Order. The right hon. Gentleman is very experienced. He should have been here at the start of the debate if he wanted to intervene.
I thank the hon. Member for giving way. He is the third consecutive Conservative Member to stand up and speak, but I have yet to hear what proposals his party wants to bring in to raise revenue or what services it wants to cut. In my contribution, I made a conscious effort to set out three constructive proposals for the Treasury to consider, and I challenged Conservative Members because there was a dearth of—
I am sure that the Government Whips were watching the hon. Gentleman and making a note that he will be in line for a job, and I saw the Minister quaking in his boots at the thought of those bizarre recommendations. The point is that the Labour Government do not realise that all these tax increases are hitting the many hard-working businesses across every constituency represented in this House. Shame on the Government for bringing them forward.
No matter how elaborate the rain dance or how impressive the Government press releases, growth will not come, precisely because of the decisions that the Chancellor has taken. We need a reset; we need a new direction; we need to limit spending so that we can cut tax, not consistently raise it. Until the Government realise that, I am afraid for all the family businesses up and down the country, which are being penalised time and again by this Labour Government.

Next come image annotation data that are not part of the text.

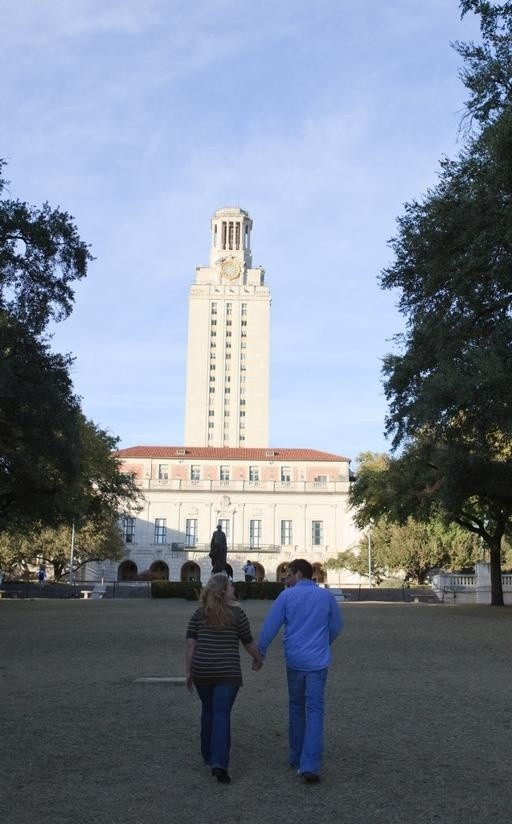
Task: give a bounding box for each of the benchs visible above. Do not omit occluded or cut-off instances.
[80,591,107,600]
[410,595,438,603]
[0,589,22,598]
[334,593,353,601]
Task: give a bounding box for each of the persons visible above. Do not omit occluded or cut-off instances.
[208,524,229,573]
[242,558,256,582]
[36,567,48,593]
[183,571,265,784]
[251,556,345,785]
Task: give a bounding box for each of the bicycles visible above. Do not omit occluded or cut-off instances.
[37,576,46,593]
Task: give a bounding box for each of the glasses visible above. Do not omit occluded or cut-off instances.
[286,571,297,577]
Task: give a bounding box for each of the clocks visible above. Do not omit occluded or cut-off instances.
[222,261,241,280]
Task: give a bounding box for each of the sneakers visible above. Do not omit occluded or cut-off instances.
[303,772,318,782]
[213,768,231,783]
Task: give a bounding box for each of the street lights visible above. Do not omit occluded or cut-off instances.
[101,565,106,586]
[363,524,373,588]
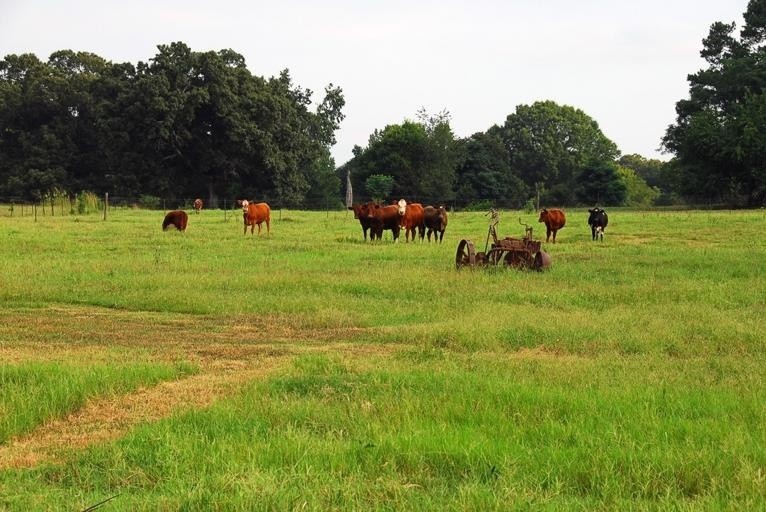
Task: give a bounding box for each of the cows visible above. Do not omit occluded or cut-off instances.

Hard-working families and business owners in Bognor Regis, Littlehampton and our villages are feeling the squeeze as never before. Labour stood on a manifesto promise not to raise taxes for hard-working people, yet at the very first opportunity, in the autumn Budget, they raised employers’ national insurance. This is a tax on job security and job creation. It is a tax on growth and a tax on ambition.
The jobs tax—one of the Chancellor’s flagship failures—has wrecked business confidence. It has made it more expensive to hire workers, stagnated the jobs market and threatens countless job losses and business closures. It falls on top of the Employment Rights Bill, which signals the return of 1970s-style employment laws that will further stifle growth, as well as the family business tax, higher business rates and higher wage bills. In small coastal towns like Bognor Regis and Littlehampton, where over 90% of local businesses have fewer than 10 employees, every cost increase and every job loss is keenly felt. Across our constituency, families, small businesses, hospices such as St Wilfrid’s and charities at the heart of our communities face an impossible position.
In their short time in government, Labour has become the party of taxation. The Chancellor has backed herself into a corner, and more tax hikes are undoubtedly on the horizon. That is why I thank the Leader of the Opposition for tabling this important motion. Working people in Bognor Regis and Littlehampton and the businesses, charities and hospices that employ them need to be defended from this Government’s tax raids, and that is what I intend to do—to stand up for the people of Bognor Regis and Littlehampton today, tomorrow and throughout this Parliament.